▶ [What to produce]
Only the lines from the line containing "Using camera distance" through the final line of the entries should be printed, exactly as given, with the pictures left out.

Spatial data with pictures

Start

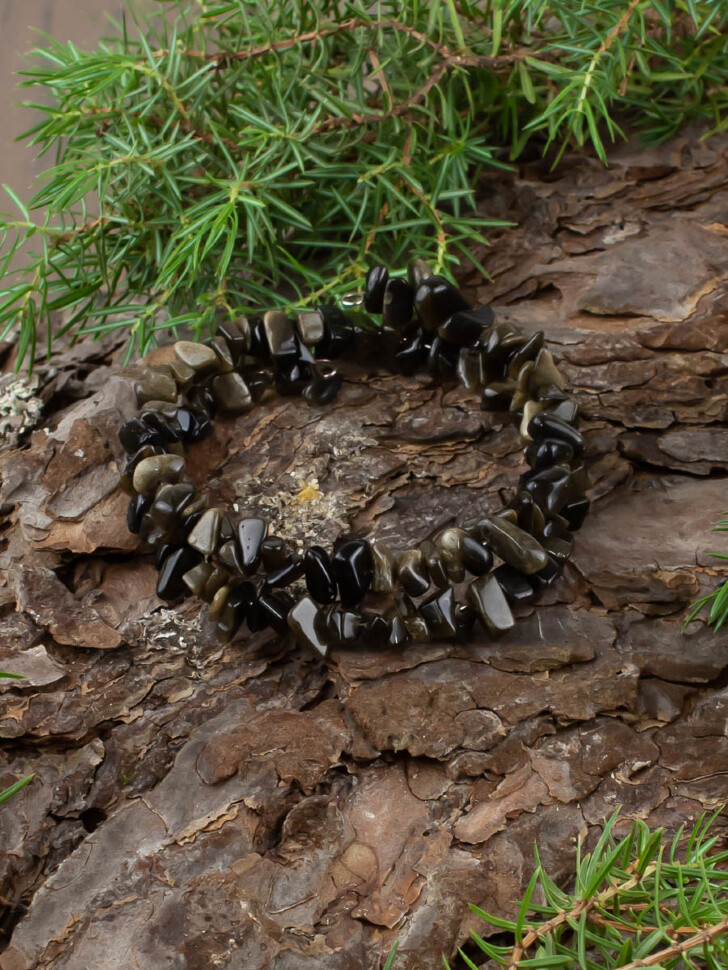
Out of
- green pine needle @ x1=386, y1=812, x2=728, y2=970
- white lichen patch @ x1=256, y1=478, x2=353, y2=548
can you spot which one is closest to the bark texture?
white lichen patch @ x1=256, y1=478, x2=353, y2=548

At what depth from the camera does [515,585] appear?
1.40 m

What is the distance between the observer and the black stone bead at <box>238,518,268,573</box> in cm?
144

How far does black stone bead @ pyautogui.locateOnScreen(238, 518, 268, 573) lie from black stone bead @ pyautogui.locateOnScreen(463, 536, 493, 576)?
1.11ft

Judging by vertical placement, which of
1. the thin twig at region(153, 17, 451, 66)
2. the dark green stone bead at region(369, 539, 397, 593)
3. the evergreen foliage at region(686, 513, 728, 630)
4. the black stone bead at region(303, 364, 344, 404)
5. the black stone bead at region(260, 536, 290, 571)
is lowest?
the evergreen foliage at region(686, 513, 728, 630)

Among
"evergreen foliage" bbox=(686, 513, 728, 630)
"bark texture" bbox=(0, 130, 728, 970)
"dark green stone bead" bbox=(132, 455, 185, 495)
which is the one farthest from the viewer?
"dark green stone bead" bbox=(132, 455, 185, 495)

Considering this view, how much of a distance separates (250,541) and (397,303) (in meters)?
0.54

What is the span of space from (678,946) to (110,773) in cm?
81

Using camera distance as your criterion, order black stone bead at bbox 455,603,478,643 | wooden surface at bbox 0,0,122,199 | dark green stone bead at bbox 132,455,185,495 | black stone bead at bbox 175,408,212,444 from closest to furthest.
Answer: black stone bead at bbox 455,603,478,643 < dark green stone bead at bbox 132,455,185,495 < black stone bead at bbox 175,408,212,444 < wooden surface at bbox 0,0,122,199

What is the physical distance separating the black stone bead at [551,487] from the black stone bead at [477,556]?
0.43ft

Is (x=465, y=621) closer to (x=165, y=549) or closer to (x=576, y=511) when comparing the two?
(x=576, y=511)

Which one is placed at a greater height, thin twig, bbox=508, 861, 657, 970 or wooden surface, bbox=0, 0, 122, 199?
wooden surface, bbox=0, 0, 122, 199

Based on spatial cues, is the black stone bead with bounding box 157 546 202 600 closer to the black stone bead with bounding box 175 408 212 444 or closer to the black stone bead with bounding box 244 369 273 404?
the black stone bead with bounding box 175 408 212 444

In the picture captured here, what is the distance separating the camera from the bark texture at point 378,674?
1176mm

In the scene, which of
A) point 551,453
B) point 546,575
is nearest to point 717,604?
point 546,575
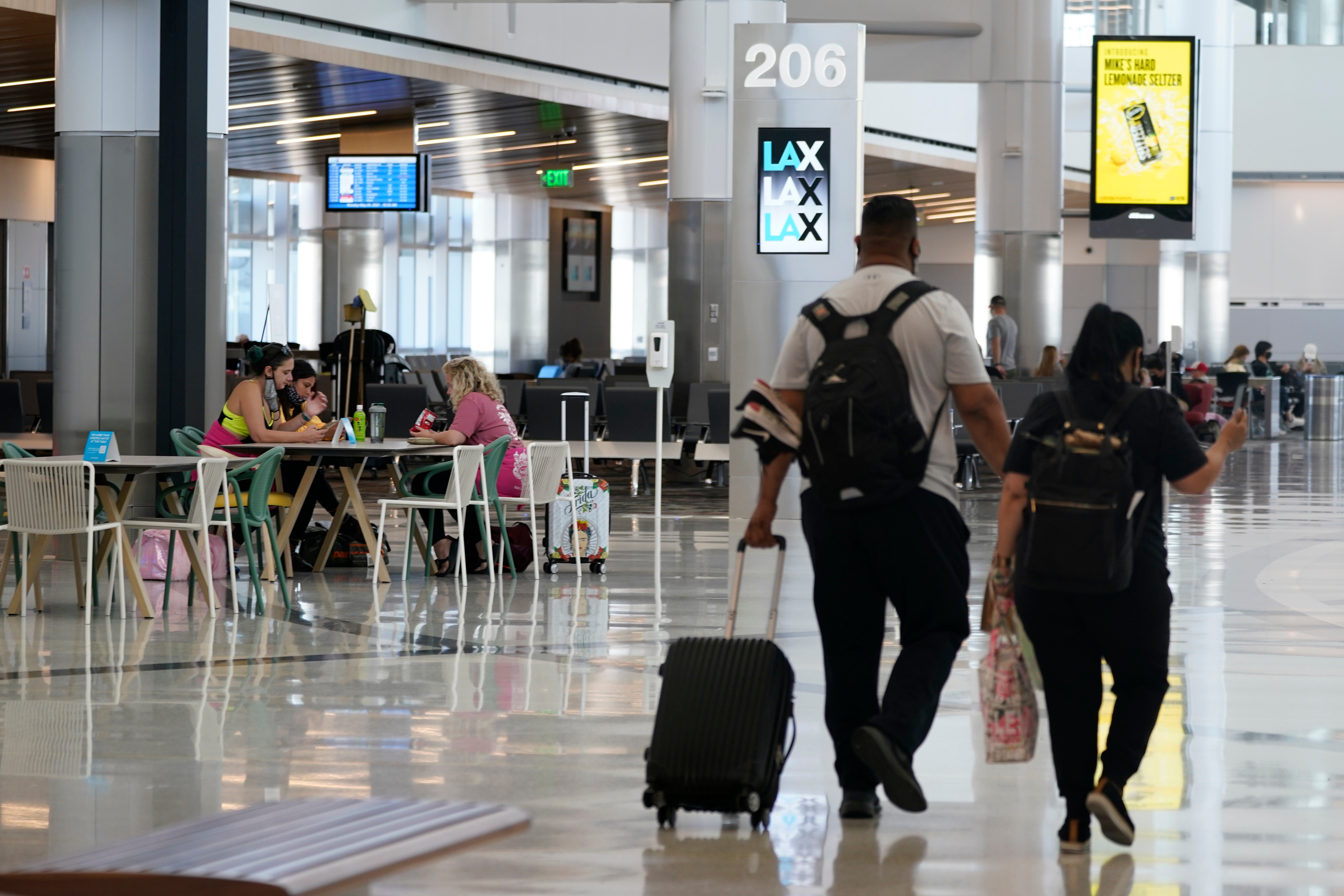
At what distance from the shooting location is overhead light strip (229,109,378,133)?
1789 centimetres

End

▶ [Solution]
Using camera distance as your criterion, order black stone bead at bbox 455,603,478,643 | wooden surface at bbox 0,0,122,199 | dark green stone bead at bbox 132,455,185,495 | black stone bead at bbox 175,408,212,444 from closest to furthest.
Answer: black stone bead at bbox 455,603,478,643 < dark green stone bead at bbox 132,455,185,495 < black stone bead at bbox 175,408,212,444 < wooden surface at bbox 0,0,122,199

What is the physical distance separating the black stone bead at [551,487] from the black stone bead at [477,556]?
0.43ft

Is (x=465, y=621) closer to (x=165, y=549) or closer to (x=576, y=511) when comparing the two?
(x=576, y=511)

Which one is placed at a greater height, thin twig, bbox=508, 861, 657, 970 or wooden surface, bbox=0, 0, 122, 199?
wooden surface, bbox=0, 0, 122, 199

Based on spatial cues, is the black stone bead with bounding box 157 546 202 600 closer to the black stone bead with bounding box 175 408 212 444 or closer to the black stone bead with bounding box 244 369 273 404?
the black stone bead with bounding box 175 408 212 444

In the picture captured here, what is the distance separating the camera from the bark texture at point 378,674?
1176mm

In the scene, which of
A) point 551,453
B) point 546,575
is nearest to point 717,604?
point 546,575
At what distance from the shooting location is overhead light strip (229,109,378,133)?
1789 centimetres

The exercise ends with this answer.